• Consigne 1: Recopiez sans modification le passage du texte sur la responsabilité environnementale qui commence aux mots « Loi n° 2008-757 » et se termine après les mots « août 2008 ). ».

• Texte fourni:
/---
Loi n° 2008-757 du 1 er août 2008 relative à la responsabilité environnementale et à diverses dispositions d'adaptation au droit communautaire dans le domaine de l'environnement (Journal officiel du 2 août 2008 ).
Déposé sur le Bureau du Sénat , le projet de loi relatif à la responsabilité environnementale ( urgence déclarée ) vise à transposer la directive 2004/35/CE du 21 avril 2004 sur la responsabilité environnementale. Son retard de transposition avait motivé l'envoi par la Commission européenne à la France d'une mise en demeure.
Cette directive pose un principe de réparation des dommages écologiques, indépendamment de toute atteinte à des biens ou des personnes, ce qui conforte la récente décision du juge judiciaire sur la marée noire consécutive au naufrage de l'Erika. Le projet de loi inscrit donc en droit français le principe pollueur/payeur et fixe une série de dommages écologiques à prévenir ou réparer comme les atteintes graves aux sols, aux eaux, aux espèces ou habitats naturels protégés. Les préfets chargés de veiller au respect des obligations des exploitants de sites industriels susceptibles de provoquer des pollutions pourront les mettre en demeure de réaliser les mesures de prévention ou réparation nécessaires et, en cas d'urgence ou de danger grave, les faire exécuter d'office à leurs frais. Il reviendra donc à la charge de l'exploitant et non plus de l'État de prendre les mesures de prévention ou réparation. Néanmoins, un certain nombre de dérogations sont prévues et le projet de loi ne comporte aucune obligation d'assurance ni de constitution de garanties financières.
\---
• Consigne 2: Dans les lignes de raisonnement spatial, reprenez les lignes depuis celle qui contient « Does the position » jusqu'à celle qui contient « 1567 millimetres », bornes incluses, en remplaçant « wooden plank » par « timber board » sans rien changer d'autre. Omettez les images dans votre réponse.

Lignes de raisonnement spatial
/---
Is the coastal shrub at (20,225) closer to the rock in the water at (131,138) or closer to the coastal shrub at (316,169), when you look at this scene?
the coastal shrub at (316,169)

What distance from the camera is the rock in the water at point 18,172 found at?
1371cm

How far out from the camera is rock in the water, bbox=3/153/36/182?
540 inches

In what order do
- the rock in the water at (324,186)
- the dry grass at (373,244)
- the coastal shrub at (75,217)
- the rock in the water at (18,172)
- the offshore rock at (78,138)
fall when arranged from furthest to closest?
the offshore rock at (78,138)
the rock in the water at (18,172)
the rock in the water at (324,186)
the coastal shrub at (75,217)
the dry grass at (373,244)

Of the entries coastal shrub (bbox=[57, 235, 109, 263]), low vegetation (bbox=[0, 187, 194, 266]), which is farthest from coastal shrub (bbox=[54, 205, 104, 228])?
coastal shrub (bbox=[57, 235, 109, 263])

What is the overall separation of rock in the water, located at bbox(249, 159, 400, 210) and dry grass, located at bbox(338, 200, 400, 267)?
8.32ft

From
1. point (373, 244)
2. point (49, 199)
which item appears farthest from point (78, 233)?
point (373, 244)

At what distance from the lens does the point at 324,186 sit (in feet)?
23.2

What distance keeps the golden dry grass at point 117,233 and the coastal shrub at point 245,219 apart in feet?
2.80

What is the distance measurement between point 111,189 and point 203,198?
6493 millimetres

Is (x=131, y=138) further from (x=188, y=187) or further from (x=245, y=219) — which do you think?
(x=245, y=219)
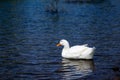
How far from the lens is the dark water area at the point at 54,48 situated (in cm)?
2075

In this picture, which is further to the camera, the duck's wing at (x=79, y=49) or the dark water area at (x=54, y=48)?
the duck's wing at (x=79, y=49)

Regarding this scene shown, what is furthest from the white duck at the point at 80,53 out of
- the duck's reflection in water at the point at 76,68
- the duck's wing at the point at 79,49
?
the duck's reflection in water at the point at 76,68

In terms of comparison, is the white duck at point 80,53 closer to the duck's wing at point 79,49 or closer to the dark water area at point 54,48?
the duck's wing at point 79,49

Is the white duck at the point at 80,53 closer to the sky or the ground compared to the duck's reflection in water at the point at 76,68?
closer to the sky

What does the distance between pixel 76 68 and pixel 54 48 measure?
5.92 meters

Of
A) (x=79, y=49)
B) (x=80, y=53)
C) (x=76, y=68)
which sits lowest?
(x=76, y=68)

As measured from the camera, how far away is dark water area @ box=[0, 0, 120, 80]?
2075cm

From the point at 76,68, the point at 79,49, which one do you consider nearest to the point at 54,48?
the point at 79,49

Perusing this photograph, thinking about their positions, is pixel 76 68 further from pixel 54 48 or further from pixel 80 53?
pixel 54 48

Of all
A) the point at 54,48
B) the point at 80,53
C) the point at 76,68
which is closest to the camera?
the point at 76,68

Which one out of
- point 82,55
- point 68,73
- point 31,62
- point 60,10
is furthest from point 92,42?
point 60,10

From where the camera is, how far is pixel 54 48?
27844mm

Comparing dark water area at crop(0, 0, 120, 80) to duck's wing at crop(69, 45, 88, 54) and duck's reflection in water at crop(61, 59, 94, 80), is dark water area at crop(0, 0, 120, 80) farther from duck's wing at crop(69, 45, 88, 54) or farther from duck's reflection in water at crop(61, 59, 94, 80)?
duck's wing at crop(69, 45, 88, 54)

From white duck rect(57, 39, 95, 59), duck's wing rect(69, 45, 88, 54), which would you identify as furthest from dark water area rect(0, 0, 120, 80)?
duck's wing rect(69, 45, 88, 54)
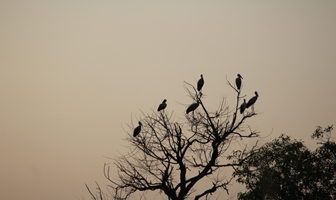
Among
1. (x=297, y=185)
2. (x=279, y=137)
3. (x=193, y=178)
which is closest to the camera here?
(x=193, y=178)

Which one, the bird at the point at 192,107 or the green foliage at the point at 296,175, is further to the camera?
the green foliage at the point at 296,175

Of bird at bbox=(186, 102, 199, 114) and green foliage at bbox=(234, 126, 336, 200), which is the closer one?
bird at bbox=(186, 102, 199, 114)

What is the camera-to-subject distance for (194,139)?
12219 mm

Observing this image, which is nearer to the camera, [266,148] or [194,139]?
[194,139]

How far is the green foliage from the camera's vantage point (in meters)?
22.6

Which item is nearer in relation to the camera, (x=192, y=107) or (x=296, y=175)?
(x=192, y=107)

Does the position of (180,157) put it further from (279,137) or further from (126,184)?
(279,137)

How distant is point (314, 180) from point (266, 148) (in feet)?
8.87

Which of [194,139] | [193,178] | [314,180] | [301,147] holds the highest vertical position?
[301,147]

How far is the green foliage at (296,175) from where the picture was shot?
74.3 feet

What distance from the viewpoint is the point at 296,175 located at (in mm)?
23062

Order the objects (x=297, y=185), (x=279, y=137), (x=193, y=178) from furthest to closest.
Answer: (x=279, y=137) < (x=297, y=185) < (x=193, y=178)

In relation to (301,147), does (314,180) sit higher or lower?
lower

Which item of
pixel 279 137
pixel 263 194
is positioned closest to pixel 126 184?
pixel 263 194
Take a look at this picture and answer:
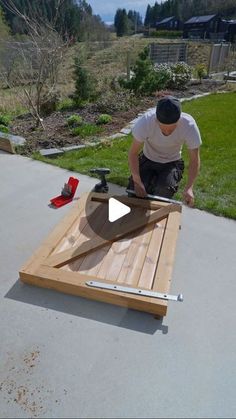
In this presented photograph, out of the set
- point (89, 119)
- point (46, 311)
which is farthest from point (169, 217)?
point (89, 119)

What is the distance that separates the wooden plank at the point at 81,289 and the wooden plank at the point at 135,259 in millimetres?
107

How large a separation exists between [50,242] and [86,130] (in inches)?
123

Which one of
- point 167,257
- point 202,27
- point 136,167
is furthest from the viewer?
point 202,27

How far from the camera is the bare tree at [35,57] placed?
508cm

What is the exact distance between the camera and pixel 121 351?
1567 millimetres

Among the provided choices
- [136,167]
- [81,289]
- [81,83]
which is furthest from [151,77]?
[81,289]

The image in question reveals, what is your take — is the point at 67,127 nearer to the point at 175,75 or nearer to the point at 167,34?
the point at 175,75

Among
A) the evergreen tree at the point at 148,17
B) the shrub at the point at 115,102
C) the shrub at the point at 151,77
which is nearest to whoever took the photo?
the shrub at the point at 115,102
\---
/---
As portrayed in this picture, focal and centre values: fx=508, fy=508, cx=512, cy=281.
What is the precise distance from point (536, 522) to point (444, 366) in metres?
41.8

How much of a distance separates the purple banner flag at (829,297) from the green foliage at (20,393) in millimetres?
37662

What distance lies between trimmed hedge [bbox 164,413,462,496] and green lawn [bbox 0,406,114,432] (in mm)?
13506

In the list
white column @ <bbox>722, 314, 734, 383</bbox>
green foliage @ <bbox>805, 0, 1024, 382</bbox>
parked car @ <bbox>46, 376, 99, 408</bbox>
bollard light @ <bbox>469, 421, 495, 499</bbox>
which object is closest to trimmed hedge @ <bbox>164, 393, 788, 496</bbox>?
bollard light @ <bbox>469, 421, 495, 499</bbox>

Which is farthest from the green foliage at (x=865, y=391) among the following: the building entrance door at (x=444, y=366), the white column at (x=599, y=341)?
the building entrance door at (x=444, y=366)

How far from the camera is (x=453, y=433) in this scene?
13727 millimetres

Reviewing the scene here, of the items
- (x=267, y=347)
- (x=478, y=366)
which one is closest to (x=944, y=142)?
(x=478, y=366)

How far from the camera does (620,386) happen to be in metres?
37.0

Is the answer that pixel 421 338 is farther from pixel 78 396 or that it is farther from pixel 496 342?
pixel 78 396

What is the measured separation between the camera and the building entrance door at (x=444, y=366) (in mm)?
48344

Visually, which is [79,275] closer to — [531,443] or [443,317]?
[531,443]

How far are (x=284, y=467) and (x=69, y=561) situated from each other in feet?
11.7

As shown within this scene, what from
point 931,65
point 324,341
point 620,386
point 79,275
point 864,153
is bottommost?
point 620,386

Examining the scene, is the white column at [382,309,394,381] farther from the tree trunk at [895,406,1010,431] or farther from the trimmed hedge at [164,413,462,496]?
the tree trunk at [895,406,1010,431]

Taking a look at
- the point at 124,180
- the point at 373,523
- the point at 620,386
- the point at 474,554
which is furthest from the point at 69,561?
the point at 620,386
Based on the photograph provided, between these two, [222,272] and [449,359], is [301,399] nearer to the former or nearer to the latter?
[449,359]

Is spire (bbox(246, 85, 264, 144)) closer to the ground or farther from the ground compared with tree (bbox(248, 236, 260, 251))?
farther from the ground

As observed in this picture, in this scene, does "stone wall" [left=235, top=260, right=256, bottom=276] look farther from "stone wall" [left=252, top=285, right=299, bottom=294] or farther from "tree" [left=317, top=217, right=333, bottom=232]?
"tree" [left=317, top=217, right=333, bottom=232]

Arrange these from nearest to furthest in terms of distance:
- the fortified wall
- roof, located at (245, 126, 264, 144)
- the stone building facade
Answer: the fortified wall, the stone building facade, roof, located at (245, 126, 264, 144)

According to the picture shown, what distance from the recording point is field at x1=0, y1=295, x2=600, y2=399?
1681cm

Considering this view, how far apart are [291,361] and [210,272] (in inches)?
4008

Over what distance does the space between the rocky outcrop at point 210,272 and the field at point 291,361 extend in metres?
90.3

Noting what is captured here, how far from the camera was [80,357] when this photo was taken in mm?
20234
\---
• Solution 1:
Loi n° 2008-757 du 1 er août 2008 relative à la responsabilité environnementale et à diverses dispositions d'adaptation au droit communautaire dans le domaine de l'environnement (Journal officiel du 2 août 2008 ).

• Solution 2:
Does the position of (180,157) put it further from (279,137) or further from (126,184)?
(279,137)

How distant is point (314, 180) from point (266, 148) (in feet)?
8.87

Which of [194,139] | [193,178] | [314,180] | [301,147] holds the highest vertical position?
[301,147]

How far is the green foliage at (296,175) from where the picture was shot?
74.3 feet

What distance from the viewpoint is the point at 296,175 located at (in mm)?
23062

Order the objects (x=297, y=185), (x=279, y=137), (x=193, y=178) from furthest to closest.
Answer: (x=279, y=137) < (x=297, y=185) < (x=193, y=178)

In relation to (301,147), does (314,180) sit higher or lower?
lower

Which item of
pixel 279 137
pixel 263 194
is positioned closest to pixel 126 184?
pixel 263 194
Take a look at this picture and answer:
In this presented photograph, out of the set
- point (89, 119)
- point (46, 311)
which is farthest from point (169, 217)?
point (89, 119)

What is the distance that separates the timber board at the point at 81,289 and the timber board at the point at 135,259 in millimetres?
107

How large a separation exists between [50,242] and [86,130] (in inches)?
123

Which one of
- point 167,257
- point 202,27
- point 136,167
is furthest from the viewer?
point 202,27

How far from the camera is the bare tree at [35,57] placed?
508cm

What is the exact distance between the camera and pixel 121 351?
1567 millimetres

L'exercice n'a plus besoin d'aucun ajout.